[Stored data]
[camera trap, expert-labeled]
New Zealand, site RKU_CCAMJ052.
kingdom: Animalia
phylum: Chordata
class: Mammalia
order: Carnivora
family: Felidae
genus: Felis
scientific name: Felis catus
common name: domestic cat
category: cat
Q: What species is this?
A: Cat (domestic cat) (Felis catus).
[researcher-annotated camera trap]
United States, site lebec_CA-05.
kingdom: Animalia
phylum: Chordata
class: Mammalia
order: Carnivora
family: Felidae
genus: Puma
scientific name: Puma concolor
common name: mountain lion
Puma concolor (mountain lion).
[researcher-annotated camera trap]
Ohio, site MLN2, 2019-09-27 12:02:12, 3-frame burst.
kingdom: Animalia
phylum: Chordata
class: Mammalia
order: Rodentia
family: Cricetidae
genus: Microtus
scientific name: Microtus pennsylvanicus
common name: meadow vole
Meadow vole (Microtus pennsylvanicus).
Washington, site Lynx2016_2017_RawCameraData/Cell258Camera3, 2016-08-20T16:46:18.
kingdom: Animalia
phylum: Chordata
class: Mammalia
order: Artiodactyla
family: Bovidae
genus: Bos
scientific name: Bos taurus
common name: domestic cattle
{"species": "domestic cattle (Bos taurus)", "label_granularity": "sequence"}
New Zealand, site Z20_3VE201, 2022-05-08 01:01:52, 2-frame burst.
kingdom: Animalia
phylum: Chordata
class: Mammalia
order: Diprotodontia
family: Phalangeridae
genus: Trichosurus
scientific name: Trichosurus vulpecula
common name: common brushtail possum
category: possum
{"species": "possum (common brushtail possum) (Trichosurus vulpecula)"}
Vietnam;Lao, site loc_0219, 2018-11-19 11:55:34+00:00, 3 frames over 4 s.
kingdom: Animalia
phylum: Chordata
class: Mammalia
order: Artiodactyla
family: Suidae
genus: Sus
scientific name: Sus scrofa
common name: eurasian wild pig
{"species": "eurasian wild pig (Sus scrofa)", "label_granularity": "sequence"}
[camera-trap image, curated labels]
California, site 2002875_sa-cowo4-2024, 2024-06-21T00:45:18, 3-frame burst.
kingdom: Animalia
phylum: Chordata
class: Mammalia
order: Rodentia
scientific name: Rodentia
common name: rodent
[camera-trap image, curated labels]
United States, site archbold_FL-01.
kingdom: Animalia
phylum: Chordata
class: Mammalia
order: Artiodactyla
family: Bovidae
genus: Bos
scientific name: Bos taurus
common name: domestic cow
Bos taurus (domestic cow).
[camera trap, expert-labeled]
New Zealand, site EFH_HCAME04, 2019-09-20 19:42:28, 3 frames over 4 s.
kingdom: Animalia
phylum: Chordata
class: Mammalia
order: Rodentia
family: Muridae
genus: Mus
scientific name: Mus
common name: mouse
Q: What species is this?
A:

### [What to produce]
Reproduce the data. Match each line exactly.

### [Solved exercise]
[camera trap, expert-labeled]
New Zealand, site RKU_CCAMJ052.
kingdom: Animalia
phylum: Chordata
class: Mammalia
order: Carnivora
family: Felidae
genus: Felis
scientific name: Felis catus
common name: domestic cat
category: cat
Q: What species is this?
A: Cat (domestic cat) (Felis catus).
[researcher-annotated camera trap]
United States, site lebec_CA-05.
kingdom: Animalia
phylum: Chordata
class: Mammalia
order: Carnivora
family: Felidae
genus: Puma
scientific name: Puma concolor
common name: mountain lion
Puma concolor (mountain lion).
[researcher-annotated camera trap]
Ohio, site MLN2, 2019-09-27 12:02:12, 3-frame burst.
kingdom: Animalia
phylum: Chordata
class: Mammalia
order: Rodentia
family: Cricetidae
genus: Microtus
scientific name: Microtus pennsylvanicus
common name: meadow vole
Meadow vole (Microtus pennsylvanicus).
Washington, site Lynx2016_2017_RawCameraData/Cell258Camera3, 2016-08-20T16:46:18.
kingdom: Animalia
phylum: Chordata
class: Mammalia
order: Artiodactyla
family: Bovidae
genus: Bos
scientific name: Bos taurus
common name: domestic cattle
{"species": "domestic cattle (Bos taurus)", "label_granularity": "sequence"}
New Zealand, site Z20_3VE201, 2022-05-08 01:01:52, 2-frame burst.
kingdom: Animalia
phylum: Chordata
class: Mammalia
order: Diprotodontia
family: Phalangeridae
genus: Trichosurus
scientific name: Trichosurus vulpecula
common name: common brushtail possum
category: possum
{"species": "possum (common brushtail possum) (Trichosurus vulpecula)"}
Vietnam;Lao, site loc_0219, 2018-11-19 11:55:34+00:00, 3 frames over 4 s.
kingdom: Animalia
phylum: Chordata
class: Mammalia
order: Artiodactyla
family: Suidae
genus: Sus
scientific name: Sus scrofa
common name: eurasian wild pig
{"species": "eurasian wild pig (Sus scrofa)", "label_granularity": "sequence"}
[camera-trap image, curated labels]
California, site 2002875_sa-cowo4-2024, 2024-06-21T00:45:18, 3-frame burst.
kingdom: Animalia
phylum: Chordata
class: Mammalia
order: Rodentia
scientific name: Rodentia
common name: rodent
[camera-trap image, curated labels]
United States, site archbold_FL-01.
kingdom: Animalia
phylum: Chordata
class: Mammalia
order: Artiodactyla
family: Bovidae
genus: Bos
scientific name: Bos taurus
common name: domestic cow
Bos taurus (domestic cow).
[camera trap, expert-labeled]
New Zealand, site EFH_HCAME04, 2019-09-20 19:42:28, 3 frames over 4 s.
kingdom: Animalia
phylum: Chordata
class: Mammalia
order: Rodentia
family: Muridae
genus: Mus
scientific name: Mus
common name: mouse
Q: What species is this?
A:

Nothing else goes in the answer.